FIFTEEN MINUTES IN THE GREENROOM

THE CONCERT WAS TO BEGIN SOON, AND SUDDENLY I WAS OVERWHELMED with fear. Although I was a seasoned performer who had gained control over performance anxiety years before, this time was different. Fear invaded my consciousness with its barrage of negative and destructive suggestions, including intense nervousness, the shakes, and self-doubt.

Many people, especially those who have had to get up in front of an audience, know the feeling of being flooded with thoughts like these: "You are not adequately prepared; you really should have practiced this more; you are going to make mistakes"—and, the ultimate, "You are not good enough." As is the case with most fears, whether generated by illness, extreme weather conditions, a broken relationship or anything else, such fears are engendered by the thought of some disastrous outcome in a future time, in my case, the upcoming performance.

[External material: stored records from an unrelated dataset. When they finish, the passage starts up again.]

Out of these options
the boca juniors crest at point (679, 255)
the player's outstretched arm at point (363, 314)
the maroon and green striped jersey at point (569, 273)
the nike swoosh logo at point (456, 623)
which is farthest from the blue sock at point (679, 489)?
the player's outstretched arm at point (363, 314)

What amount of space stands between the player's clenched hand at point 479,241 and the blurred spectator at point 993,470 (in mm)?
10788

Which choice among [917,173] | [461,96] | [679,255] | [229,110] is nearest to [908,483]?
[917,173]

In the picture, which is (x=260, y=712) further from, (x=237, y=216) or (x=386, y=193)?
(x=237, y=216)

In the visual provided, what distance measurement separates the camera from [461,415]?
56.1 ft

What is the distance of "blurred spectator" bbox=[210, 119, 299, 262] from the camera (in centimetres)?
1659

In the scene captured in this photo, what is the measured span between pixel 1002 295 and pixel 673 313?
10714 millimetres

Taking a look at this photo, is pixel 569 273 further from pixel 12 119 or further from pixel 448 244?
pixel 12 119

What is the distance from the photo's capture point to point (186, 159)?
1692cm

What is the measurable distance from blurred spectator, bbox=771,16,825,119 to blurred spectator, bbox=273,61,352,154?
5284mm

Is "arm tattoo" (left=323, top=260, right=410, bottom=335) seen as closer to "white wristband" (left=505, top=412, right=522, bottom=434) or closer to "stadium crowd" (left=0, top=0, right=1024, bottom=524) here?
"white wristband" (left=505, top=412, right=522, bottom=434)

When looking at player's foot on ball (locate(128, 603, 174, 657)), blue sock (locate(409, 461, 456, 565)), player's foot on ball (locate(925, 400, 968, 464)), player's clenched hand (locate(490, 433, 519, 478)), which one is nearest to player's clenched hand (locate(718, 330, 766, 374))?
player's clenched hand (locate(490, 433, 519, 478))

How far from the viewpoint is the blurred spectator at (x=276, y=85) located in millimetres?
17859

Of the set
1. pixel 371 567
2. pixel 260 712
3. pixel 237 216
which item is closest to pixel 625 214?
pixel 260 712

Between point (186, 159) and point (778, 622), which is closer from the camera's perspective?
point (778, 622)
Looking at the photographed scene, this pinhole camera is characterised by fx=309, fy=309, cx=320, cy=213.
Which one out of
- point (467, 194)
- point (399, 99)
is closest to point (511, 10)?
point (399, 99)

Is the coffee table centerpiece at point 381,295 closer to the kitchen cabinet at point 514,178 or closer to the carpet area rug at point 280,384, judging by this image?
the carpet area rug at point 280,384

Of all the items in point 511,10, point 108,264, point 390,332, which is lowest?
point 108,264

Since I usually loved to perform, these fearful thoughts were unfamiliar, and I didn't know what to do. I knew that my motive in performing was to love the audience and share my love of the music with them. But, at the moment, I was too scared even to walk out on the stage—let alone perform a Mozart flute concerto! Retreating to the greenroom (a special room reserved for the guest artist to prepare backstage), I begged God to help me. Amidst the churning of the turbulent and disturbing thoughts, an ever more persistent thought kept coming, "Eternity." I soon recognized this as an angel—a message from God.